Se in una classe c’è un bambino cieco o con altri problemi visivi, quindi necessitante di utilizzare il sistema di lettura e scrittura Braille, perché non estendere la possibilità di apprendere lo stesso metodo a tutti gli alunni della classe? L’esperienza sarebbe una buona prassi di vera inclusione. Non si tratta di un’utopia, ma di una realtà messa in atto in due istituti scolastici in provincia di Cuneo: “l’Istituto Comprensivo Giosuè Carducci” di Busca e “l’Istituto Comprensivo” di Saluzzo.
Le due scuole, in collaborazione con il Centro di Riabilitazione Visiva di Fossano e l’Unione Italiana dei Ciechi e degli Ipovedenti del Piemonte, hanno realizzato il progetto “Amico Braille”, rivolto a due classi di scuola primaria a Busca, e due classi di Saluzzo, coinvolgendo in tutto una quarantina di bambini.
Durante l’inserimento scolastico di alunni ciechi e ipovedenti è nata l’esigenza di favorire una maggiore comunicazione e una migliore comprensione tra loro e gli altri bimbi della classe. La possibilità di far imparare il Braille a tutta la scolaresca è stata considerata dagli insegnanti non solo una grande risorsa per la relazione e la collaborazione tra tutti i compagni, ma anche un arricchimento nell’apprendimento della lingua italiana poiché cambia solamente il sistema di scrittura, ma non le regole di ortografia e grammatica; pertanto, non è vista come una perdita di tempo, ma al contrario come lezioni effettive.
La progettualità “Amico Braille” è finalizzata a creare processi di collaborazione e di socializzazione, tali da creare comunità di apprendimento, dove la diversità non viene solo rispettata ma anche apprezzata; favorire lo scambio culturale tra i compagni e promuovere l’integrazione scolastica degli alunni con disabilità visiva in un’ottica di integrazione sociale più ampia. Una particolare attenzione è data all’empatia verso i compagni, stimolando il più possibile la sensibilizzazione e la consapevolezza. Pertanto, non vengono trasmesse solamente delle informazioni, ma é, anche e soprattutto, favorita una comprensione profonda e personale della diversità.
L’approccio utilizzato è il gioco: gli alunni, in sei lezioni di due ore ognuna, hanno potuto sperimentarsi nell’utilizzo di un codice alternativo di comunicazione attraverso giochi, materiali ad hoc, come tavolette, punteruoli, palline e chiodini, per simulare i punti in rilievo e stimolare la sensibilità tattile. Passo dopo passo, tutti gli alunni sono diventati capaci di leggere e scrivere con i puntini in maniera divertente, e quindi in grado di comunicare con il loro compagno con problemi visivi in modo diretto. Per far prendere dimestichezza con il Braille, questa scrittura viene utilizzata regolarmente a scuola per etichettare spazi e ambienti e i cartelloni sono scritti nei due linguaggi.

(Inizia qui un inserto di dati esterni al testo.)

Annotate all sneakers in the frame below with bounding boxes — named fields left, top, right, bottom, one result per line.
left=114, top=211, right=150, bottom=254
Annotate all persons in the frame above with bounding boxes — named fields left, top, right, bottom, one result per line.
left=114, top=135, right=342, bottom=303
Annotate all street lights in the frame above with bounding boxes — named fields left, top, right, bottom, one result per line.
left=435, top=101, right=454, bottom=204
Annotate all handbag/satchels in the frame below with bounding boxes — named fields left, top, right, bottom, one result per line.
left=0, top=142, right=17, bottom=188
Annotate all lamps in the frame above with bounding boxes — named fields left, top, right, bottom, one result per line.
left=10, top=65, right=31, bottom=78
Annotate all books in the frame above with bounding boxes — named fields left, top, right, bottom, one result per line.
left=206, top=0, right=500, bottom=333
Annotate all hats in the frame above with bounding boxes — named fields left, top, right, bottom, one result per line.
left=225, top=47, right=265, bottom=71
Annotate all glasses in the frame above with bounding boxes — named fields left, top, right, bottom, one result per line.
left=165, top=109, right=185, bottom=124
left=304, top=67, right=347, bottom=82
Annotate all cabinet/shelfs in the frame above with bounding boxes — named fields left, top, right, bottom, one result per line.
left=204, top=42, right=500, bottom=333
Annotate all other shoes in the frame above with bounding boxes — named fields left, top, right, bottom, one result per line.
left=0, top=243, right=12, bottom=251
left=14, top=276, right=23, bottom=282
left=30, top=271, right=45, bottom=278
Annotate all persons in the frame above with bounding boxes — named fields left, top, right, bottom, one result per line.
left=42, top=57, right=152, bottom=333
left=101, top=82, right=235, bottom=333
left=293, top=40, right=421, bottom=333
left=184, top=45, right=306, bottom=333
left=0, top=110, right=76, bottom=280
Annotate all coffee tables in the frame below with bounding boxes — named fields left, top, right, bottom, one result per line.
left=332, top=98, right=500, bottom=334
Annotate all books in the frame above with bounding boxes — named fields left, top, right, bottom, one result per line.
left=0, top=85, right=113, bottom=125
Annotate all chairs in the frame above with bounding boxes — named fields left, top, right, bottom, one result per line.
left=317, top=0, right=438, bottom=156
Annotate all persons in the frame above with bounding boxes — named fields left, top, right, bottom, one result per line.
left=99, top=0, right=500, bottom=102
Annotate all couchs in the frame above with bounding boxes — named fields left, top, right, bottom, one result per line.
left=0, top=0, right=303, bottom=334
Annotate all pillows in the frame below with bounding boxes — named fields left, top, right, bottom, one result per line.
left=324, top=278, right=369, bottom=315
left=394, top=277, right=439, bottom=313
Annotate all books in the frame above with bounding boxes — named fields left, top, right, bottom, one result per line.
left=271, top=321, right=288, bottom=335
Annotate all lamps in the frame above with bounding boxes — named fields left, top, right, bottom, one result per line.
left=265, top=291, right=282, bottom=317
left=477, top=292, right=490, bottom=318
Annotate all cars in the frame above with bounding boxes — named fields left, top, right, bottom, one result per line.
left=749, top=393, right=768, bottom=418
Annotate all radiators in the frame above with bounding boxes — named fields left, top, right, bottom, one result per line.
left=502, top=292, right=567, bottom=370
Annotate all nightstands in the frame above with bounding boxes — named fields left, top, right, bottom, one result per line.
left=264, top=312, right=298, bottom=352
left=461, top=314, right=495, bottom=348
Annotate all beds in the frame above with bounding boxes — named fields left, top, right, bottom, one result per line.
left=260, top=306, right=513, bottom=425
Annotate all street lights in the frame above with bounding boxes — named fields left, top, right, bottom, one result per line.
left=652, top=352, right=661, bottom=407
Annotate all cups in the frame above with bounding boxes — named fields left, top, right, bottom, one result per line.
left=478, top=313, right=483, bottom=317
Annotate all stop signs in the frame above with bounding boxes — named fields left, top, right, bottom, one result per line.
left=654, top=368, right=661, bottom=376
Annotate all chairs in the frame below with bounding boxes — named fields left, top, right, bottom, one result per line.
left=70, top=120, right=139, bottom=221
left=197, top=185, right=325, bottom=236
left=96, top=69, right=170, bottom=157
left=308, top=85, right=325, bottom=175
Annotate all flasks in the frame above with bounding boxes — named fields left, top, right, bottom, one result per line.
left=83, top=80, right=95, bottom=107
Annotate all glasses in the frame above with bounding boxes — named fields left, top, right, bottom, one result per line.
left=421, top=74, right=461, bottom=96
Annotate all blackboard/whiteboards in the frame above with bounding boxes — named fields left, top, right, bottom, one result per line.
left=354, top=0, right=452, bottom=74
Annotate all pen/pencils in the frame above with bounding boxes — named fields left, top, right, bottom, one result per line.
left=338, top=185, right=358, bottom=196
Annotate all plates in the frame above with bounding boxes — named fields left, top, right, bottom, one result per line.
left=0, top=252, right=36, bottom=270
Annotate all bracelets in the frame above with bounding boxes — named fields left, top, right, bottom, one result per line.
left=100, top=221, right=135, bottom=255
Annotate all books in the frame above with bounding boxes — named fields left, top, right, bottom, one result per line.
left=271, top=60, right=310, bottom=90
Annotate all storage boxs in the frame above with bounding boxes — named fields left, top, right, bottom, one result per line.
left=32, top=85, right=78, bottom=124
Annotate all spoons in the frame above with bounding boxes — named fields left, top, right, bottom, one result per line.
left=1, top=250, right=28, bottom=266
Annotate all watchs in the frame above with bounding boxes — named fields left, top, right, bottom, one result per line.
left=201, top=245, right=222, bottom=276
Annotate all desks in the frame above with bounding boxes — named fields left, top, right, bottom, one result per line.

Grazie a tale metodologia, inoltre, i bambini hanno avuto la possibilità di capire le fatiche e le difficoltà che i compagni ciechi e ipovedenti devono affrontare nella vita quotidiana. Dal canto loro, gli alunni con disabilità visiva si sono sentiti capiti e compresi meglio nella vita di tutti i giorni, e nello stesso tempo, intraprendono un percorso di crescita che li induce a una maggior consapevolezza.
Tutti i bambini hanno accolto il progetto con entusiasmo, considerandolo come un’opportunità per confrontarsi con gli altri, e capire, in base alla loro tenera età, che le differenze e le fragilità personali possono trasformarsi in risorse con le quale ci si può arricchire ogni giorno di più. Questa occasione di stimolo, e di confronto con l’altro è stato recepito in modo molto positivo anche dalle famiglie degli alunni coinvolti.